Minggu, 10 April 2011

Peninjauan Penerapan Program (2009)

SDN Wonorejo I, Nanggulan, Kulon Progo

Di SD ini kami bertemu dengan Bu Rumiyati. beliau tidak hadir saat pertemuan di Karta Pustaka akhir bulan lalu. Ketika kami datang, Bu Rum sedang sibuk dengan kegiatan lomba MIPA yang diadakan di sekolah tsb. Bu Rum sendiri menceritakan kendala utamanya untuk menjalankan program pendidikan pusaka di sekolah ini adalah karena dia mengajar di kelas 6, yang berarti mau tidak mau harus fokus pada persiapan ujian.
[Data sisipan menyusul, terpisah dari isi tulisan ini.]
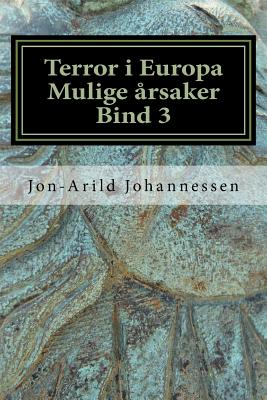 Islamsk terror i Europa Mulige ?rsaker Bind 3: Islamsk terror i Europa - Johannessen, Jon-Arild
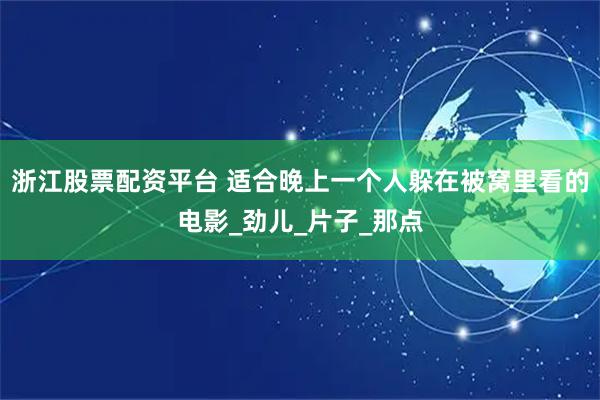 浙江股票配资平台 适合晚上一个人躲在被窝里看的电影_劲儿_片子_那点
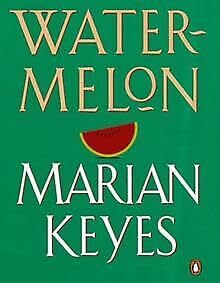 Watermelon (9780141801155) by Marian Keyes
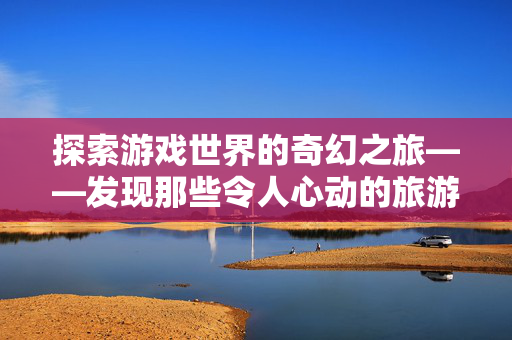 探索游戏世界的奇幻之旅——发现那些令人心动的旅游目的地
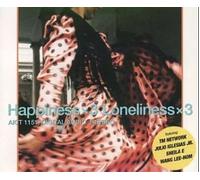 Happiness Loneliness X3 [Import]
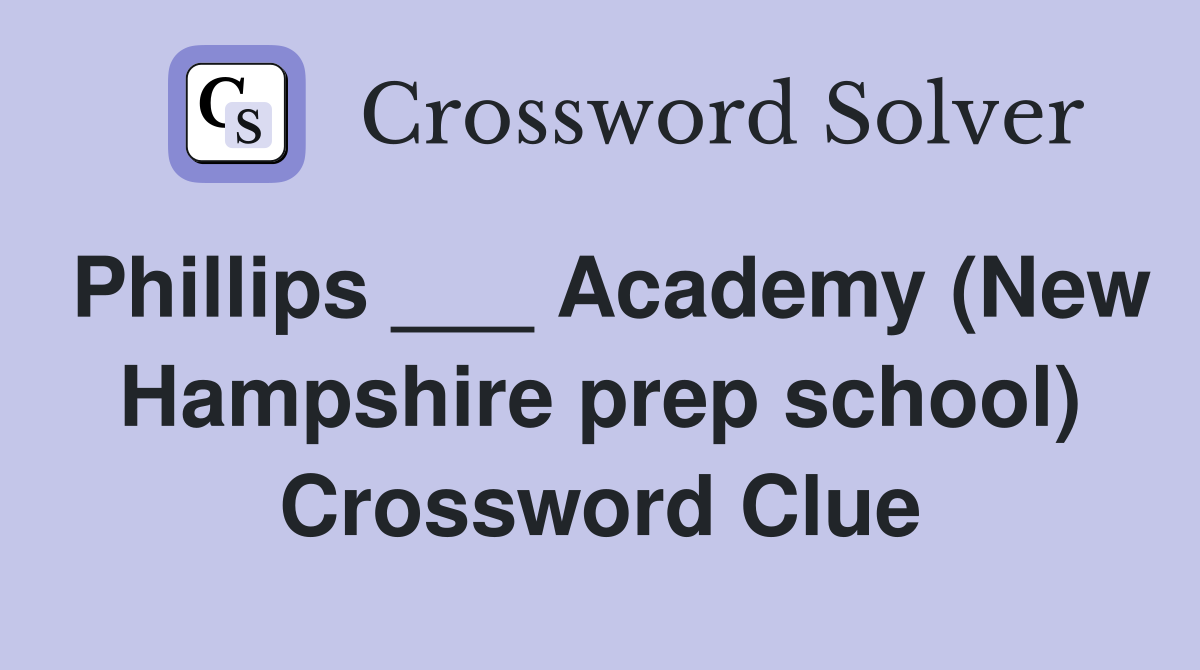 Phillips ___ Academy (New Hampshire prep school) Crossword Clue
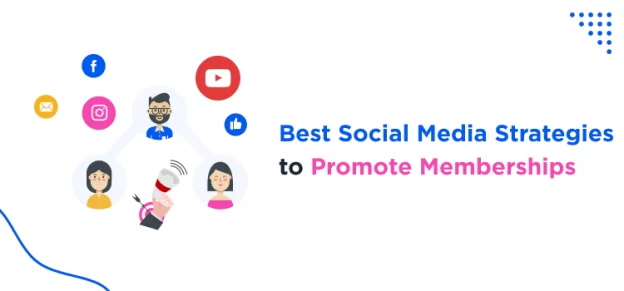 social-media-strategies-to-promote-memberships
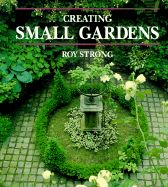 Creating Small Gardens - Strong, Roy C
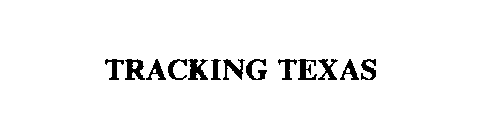 TRACKING TEXAS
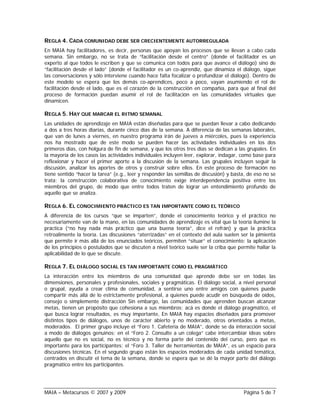 REGLA 4. CADA COMUNIDAD DEBE SER CRECIENTEMENTE AUTORREGULADA
En MAIA hay facilitadores, es decir, personas que apoyan los procesos que se llevan a cabo cada
semana. Sin embargo, no se trata de “facilitación desde el centro” (donde el facilitador es un
experto al que todos le escriben y que se comunica con todos para que avance el diálogo) sino de
“facilitación desde el lado” (donde el facilitador es un co-aprendiz, que dinamiza el diálogo, sigue
las conversaciones y sólo interviene cuando hace falta focalizar o profundizar el diálogo). Dentro de
este modelo se espera que los demás co-aprendices, poco a poco, vayan asumiendo el rol de
facilitación desde el lado, que es el corazón de la construcción en compañía, para que al final del
proceso de formación puedan asumir el rol de facilitación en las comunidades virtuales que
dinamicen.

REGLA 5. HAY QUE MARCAR EL RITMO SEMANAL
Las unidades de aprendizaje en MAIA están diseñadas para que se puedan llevar a cabo dedicando
a dos a tres horas diarias, durante cinco días de la semana. A diferencia de las semanas laborales,
que van de lunes a viernes, en nuestro programa irán de jueves a miércoles, pues la experiencia
nos ha mostrado que de este modo se pueden hacer las actividades individuales en los dos
primeros días, con holgura de fin de semana, y que los otros tres días se dedican a las grupales. En
la mayoría de los casos las actividades individuales incluyen leer, explorar, indagar, como base para
reflexionar y hacer el primer aporte a la discusión de la semana. Las grupales incluyen seguir la
discusión, analizar los aportes de otros y construir sobre ellos. En este proceso de formación no
tiene sentido “hacer la tarea” (e.g., leer y responder las semillas de discusión) y basta, de eso no se
trata; la construcción colaborativa de conocimiento exige interdependencia positiva entre los
miembros del grupo, de modo que entre todos traten de lograr un entendimiento profundo de
aquello que se analiza.

REGLA 6. EL CONOCIMIENTO PRÁCTICO ES TAN IMPORTANTE COMO EL TEÓRICO
A diferencia de los cursos “que se imparten”, donde el conocimiento teórico y el práctico no
necesariamente van de la mano, en las comunidades de aprendizaje es vital que la teoría ilumine la
práctica (“no hay nada más práctico que una buena teoría”, dice el refrán) y que la práctica
retroalimente la teoría. Las discusiones “aterrizadas” en el contexto del aula suelen ser la pimienta
que permite ir más allá de los enunciados teóricos, permiten “situar” el conocimiento; la aplicación
de los principios o postulados que se discuten a nivel teórico suele ser la criba que permite hallar la
aplicabilidad de lo que se discute.

REGLA 7. EL DIÁLOGO SOCIAL ES TAN IMPORTANTE COMO EL PRAGMÁTICO
La interacción entre los miembros de una comunidad que aprende debe ser en todas las
dimensiones, personales y profesionales, sociales y pragmáticas. El diálogo social, a nivel personal
o grupal, ayuda a crear clima de comunidad, a sentirse uno entre amigos con quienes puede
compartir más allá de lo estrictamente profesional, a quienes puede acudir en búsqueda de oídos,
consejo o simplemente distracción Sin embargo, las comunidades que aprenden buscan alcanzar
metas, tienen un propósito que cohesiona a sus miembros; acá es donde el diálogo pragmático, el
que busca lograr resultados, es muy importante, En MAIA hay espacios diseñados para promover
distintos tipos de diálogos, unos de carácter abierto y no moderado, otros orientados a metas,
moderados. El primer grupo incluye el “Foro 1. Cafetería de MAIA”, donde se da interacción social
a modo de diálogos genuinos; en el “Foro 2. Consulte a un colega” cabe intercambiar ideas sobre
aquello que no es social, no es técnico y no forma parte del contenido del curso, pero que es
importante para los participantes; el “Foro 3. Taller de herramientas de MAIA”, es un espacio para
discusiones técnicas. En el segundo grupo están los espacios moderados de cada unidad temática,
centrados en discutir el tema de la semana, donde se espera que se dé la mayor parte del diálogo
pragmático entre los participantes.




MAIA – Metacursos © 2007 y 2009                                                         Página 5 de 7
 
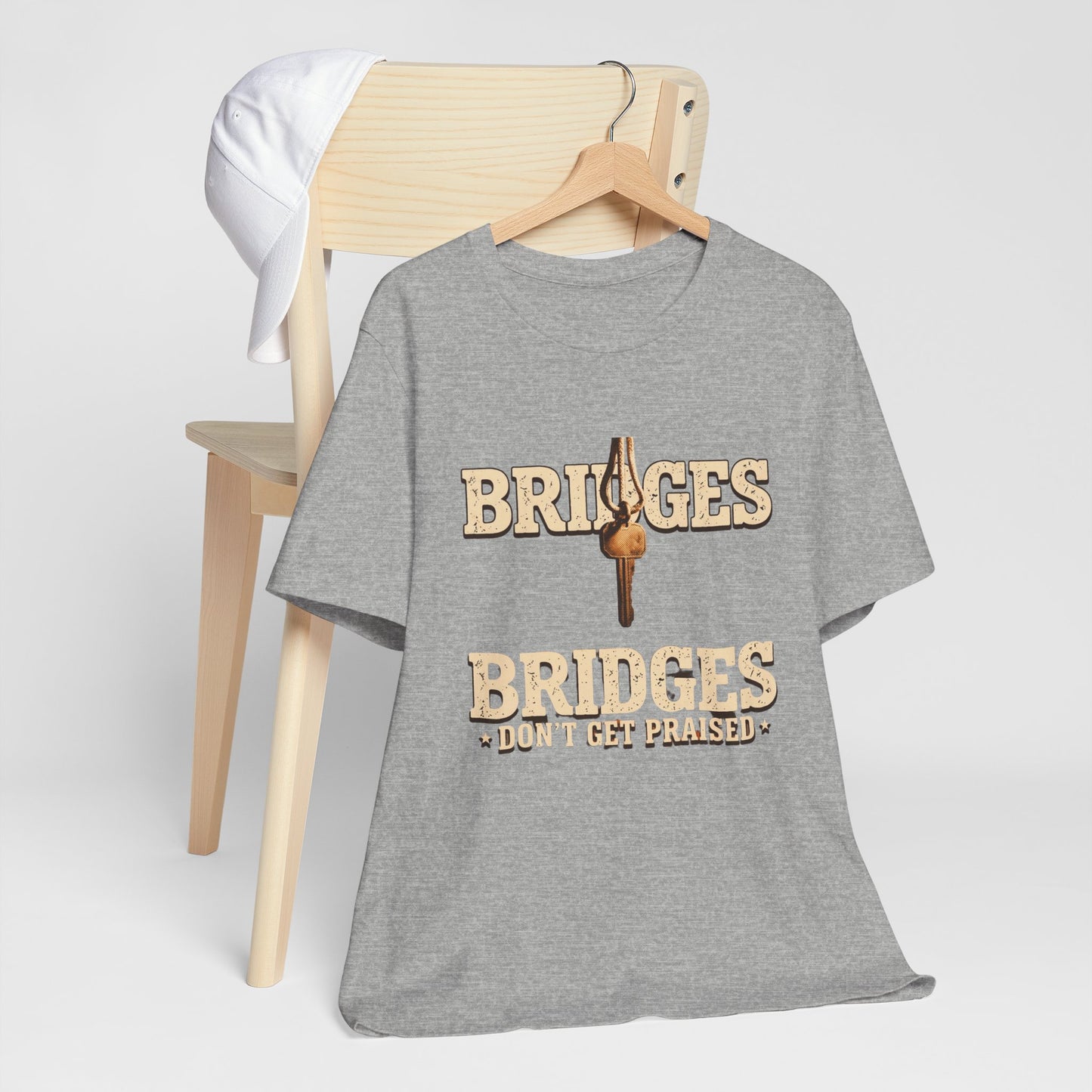 BRIDGES DON’T GET PRAISED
Bu Rum pun merasa agak kesulitan untuk mentransfer pengalaman dan pengetahuannya di masalah pendidikan pusaka ini kepada guru yang lain, walaupun itu sudah dilakukan juga dalam bentuk sosialisasi. Kendala utamanya untuk transfer pengetahuan adalah fokus konsentrasinya yang sangat terkuras untuk persiapan ujian itu tadi. Walaupun begitu, Bu Rum sangat paham tujuan program ini dan sangat ingin bisa menerapkannya dengan maksimal. Bahkan dia sempat berharap kalau saja dia ditugaskan menjadi wali kelas sealin kelas 6 pasti akan sudah dijalankan dengan
lebih optimal.
Diwarnai dengan mendengarkan salah satu rekan guru (Pak siapa aku lupa) yang kalau sudah ceramah, spt radio (nda isa berhenti.. :p.. ), aku menjelaskan matriks monitoring dan penilaian kepada Bu Rum. Aku hanya bisa menjelas 2 sheet (perencanaan dan pelaksanaan) karena hanya 2 itu yang sudah aku print. Sekolah itu juga tidak punya komputer, sehingga tidak bisa mengopi softcopynya. Namun, aku sudah memberitahu Bu Rum jika Bu Katiti (saudaranya) di SDN Wonorejo II sudah punya softcopynya dan bisa mempelajari matriks itu bersama-sama.
Walaupun Bu Rum tampak begitu kesulitan mengatur waktu untuk penuh berkonsentrasi di program ini, tapi aku bisa lihat semangatnya untuk tetap akan mencoba menerapkannya dengan beberapa pilihan prioritas. Ketika aku menjelaskan bahwa akan ada modul pendidikan pusaka untuk siswa (yang itu adalah PR tim BPPI untuk segera diselesaikan), Bu Rum langsung mengiyakan bahwa memang modul itu sangat diperlukan. Untuk orang sesibuk Bu Rum yang tidak punya partner guru lain yang juga ikut pelatihan di Prambanan (Wonorejo ada 2 SD dan masing-masing mengirimkan 1 guru pada workshop di Prambanan lalu), sebuah modul bisa sangat membantu secara praktis dalam penerapan pendidikan pusaka ini.
Kendala lain yang kita bahas adalah soal koordinasi dengan birokrasi pendidikan setempat. Masalahnya sama dengan yang dibicarakan di SDN Wonorejo II, yakni koordinasi dengan UPTD setempat. Walaupun sebenarnya tidak banyak perhatian dari lembaga tersebut secara nyata di tingkat aksi, tapi menurut Bu Rum, mereka selalu menuntut untuk diberitahu jika ada kegiatan yang dilakukan oleh para guru di sekolah yang masuk dalam wilayah kerjanya. Bu Rum pun bahkan sampai mengatakan bahwa sebenarnya para guru itu “milik” UPTD, dan hanya numpang di sekolah-sekolah tempat mereka mengajar sekarang. Jadi, apapun itu harus dilakukann dengan sepengetahuan UPTD ybs. Dua rekomendasi yang aku jelaskan di bagian awal (SDN Wonorejo II) untuk mengatasi hal ini juga aku sampaikan ke Bu Rum, bahwa kita akan selalu tembuskan surat kepada UPTD dan akan melakukan koordinasi lagi dengan Dinas Pendidikan di tingkat Provinsi.